Deep diving into convolutions
- morshed adnan
- May 15, 2020
- 3 min read
In this blog I am going to discuss the content of the paper named Going Deeper with Convolutions. The last blog-post was associated with the general writing style of this paper. However, at this point I am going to explain the technical details of this paper and associated contents as well.
Required Background Knowledge: The concepts of Convolutional Neural Networks (CNN) are a category of Neural Networks that have been proven very effective in areas such as image recognition and classification. CNN have multiple layers such as including convolutional layer, non-linear layer, polling and fully connected layer. The convolutional and fully connected layers take parameters; pooling and non-linear layers don’t take parameters on the other hand. The reason I describe the fundamental concepts of CNN is that this paper introduces an inception module with reduced dimensions in figure 2 based on the naïve inception model illustrated in figure 1.
Inception module: In general, Inception network consists of modules stacked upon each other with occasional max-pooling layers with stride 2. The inception module illustrated in figure 1 is restricted to 1*1, 3*3 and 5*5 convolutional filters. Since pooling operations have been essential for the success of current convolutional networks, it suggests that adding an alternative parallel pooling in such stage brings additional benefits. However, in the simplest naïve model the modest number of 5*5 convolutions can prohibitively expensive on top of a convolutional layer with a large number of filters. This problem becomes more pronounced once a pooling units are added in parallel would lead to an inevitable increase in the number of outputs stage to stage. Thus the idea of dimensionality reduction is introduced to overcome this problem.
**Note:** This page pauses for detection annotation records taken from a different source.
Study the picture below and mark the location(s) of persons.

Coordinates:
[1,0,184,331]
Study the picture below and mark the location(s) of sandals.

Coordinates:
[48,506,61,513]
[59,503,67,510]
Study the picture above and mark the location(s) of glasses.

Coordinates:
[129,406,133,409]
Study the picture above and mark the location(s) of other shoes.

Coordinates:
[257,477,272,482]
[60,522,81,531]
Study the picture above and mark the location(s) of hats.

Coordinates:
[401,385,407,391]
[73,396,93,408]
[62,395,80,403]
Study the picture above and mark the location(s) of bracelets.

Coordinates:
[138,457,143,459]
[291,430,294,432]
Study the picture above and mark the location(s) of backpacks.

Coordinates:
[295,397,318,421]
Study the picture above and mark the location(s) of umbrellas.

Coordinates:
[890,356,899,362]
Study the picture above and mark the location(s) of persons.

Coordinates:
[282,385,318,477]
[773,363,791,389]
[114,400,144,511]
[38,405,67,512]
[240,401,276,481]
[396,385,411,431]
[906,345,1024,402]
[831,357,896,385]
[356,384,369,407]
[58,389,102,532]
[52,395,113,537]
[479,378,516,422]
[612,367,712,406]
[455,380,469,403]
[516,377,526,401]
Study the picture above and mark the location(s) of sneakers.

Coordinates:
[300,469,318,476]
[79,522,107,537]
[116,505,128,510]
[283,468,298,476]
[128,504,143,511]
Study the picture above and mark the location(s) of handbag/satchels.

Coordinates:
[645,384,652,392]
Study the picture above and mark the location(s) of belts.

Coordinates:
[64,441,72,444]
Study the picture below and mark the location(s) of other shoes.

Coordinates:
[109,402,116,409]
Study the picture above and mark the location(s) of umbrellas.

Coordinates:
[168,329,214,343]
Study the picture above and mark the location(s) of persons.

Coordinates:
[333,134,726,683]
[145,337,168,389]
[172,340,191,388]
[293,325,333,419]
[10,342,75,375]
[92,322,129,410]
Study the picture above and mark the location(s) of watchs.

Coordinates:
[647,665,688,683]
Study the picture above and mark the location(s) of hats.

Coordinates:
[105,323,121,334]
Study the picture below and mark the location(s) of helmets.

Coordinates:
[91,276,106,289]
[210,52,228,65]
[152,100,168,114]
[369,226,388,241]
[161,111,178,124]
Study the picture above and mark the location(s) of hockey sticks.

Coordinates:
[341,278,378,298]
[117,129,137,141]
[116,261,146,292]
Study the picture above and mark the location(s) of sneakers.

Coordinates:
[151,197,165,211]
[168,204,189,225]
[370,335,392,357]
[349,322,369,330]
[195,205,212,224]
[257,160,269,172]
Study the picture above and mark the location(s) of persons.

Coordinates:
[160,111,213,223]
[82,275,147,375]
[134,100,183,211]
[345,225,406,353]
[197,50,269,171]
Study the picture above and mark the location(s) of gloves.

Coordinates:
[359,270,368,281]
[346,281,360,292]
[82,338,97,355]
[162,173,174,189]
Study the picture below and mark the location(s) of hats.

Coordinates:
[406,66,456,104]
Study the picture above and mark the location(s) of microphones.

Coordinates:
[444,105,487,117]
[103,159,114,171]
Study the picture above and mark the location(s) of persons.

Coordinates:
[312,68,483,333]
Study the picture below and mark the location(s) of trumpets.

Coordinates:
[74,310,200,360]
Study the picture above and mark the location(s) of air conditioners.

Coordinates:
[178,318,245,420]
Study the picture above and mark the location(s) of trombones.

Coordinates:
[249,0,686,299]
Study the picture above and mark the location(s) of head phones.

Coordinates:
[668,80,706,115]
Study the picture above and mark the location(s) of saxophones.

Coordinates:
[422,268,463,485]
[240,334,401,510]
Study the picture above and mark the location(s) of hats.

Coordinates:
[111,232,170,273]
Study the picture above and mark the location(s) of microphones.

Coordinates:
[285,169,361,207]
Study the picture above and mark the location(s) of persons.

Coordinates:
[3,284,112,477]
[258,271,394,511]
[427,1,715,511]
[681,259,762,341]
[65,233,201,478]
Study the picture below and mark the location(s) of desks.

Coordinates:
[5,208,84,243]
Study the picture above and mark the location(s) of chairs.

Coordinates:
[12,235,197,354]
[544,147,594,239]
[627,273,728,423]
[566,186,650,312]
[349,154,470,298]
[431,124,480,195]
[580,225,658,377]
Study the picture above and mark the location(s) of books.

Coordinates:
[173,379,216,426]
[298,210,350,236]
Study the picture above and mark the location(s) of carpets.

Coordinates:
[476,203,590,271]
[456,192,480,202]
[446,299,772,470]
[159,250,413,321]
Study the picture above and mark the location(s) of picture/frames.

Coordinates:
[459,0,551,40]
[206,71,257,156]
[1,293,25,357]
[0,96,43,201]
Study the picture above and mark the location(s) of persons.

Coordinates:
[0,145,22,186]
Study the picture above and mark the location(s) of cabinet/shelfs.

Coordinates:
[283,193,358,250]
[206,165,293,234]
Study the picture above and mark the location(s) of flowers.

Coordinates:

Figure 1: Inception module, naïve version(Szegedy et al., 2014)
The figure inception module with reduced dimensions below shows that 1*1 convolutions are used to compute reductions before the expensive 3*3 and 5*5 convolutions. The convolutions are also used to include the uses of rectified linear activation making them dual purpose besides dimensionality reduction.

Figure 2: Inception Module with reduced dimensions(Szegedy et al., 2014)
A useful aspect of this architecture is that it allows for increasing the number of units at each stage significantly without an uncontrolled blow-up in computational com- plexity at later stages. This is achieved by the ubiquitous use of dimensionality reduction prior to expensive convolutions with larger patch sizes.
Based on the inception module with reduced dimensions the authors propose a new architecture called GoogleNet for large-scale image detection and classification in in the ILSVRC2014 competition. The GoogleNet architecture is depicted partially in figure 3. The authors used one deeper and wider Inception network with slightly superior quality seems to improve the results marginally. As we can see in the figure below all the layers in an inception module are concatenated and added to the next inception module, which is stacked on top of every inception modules.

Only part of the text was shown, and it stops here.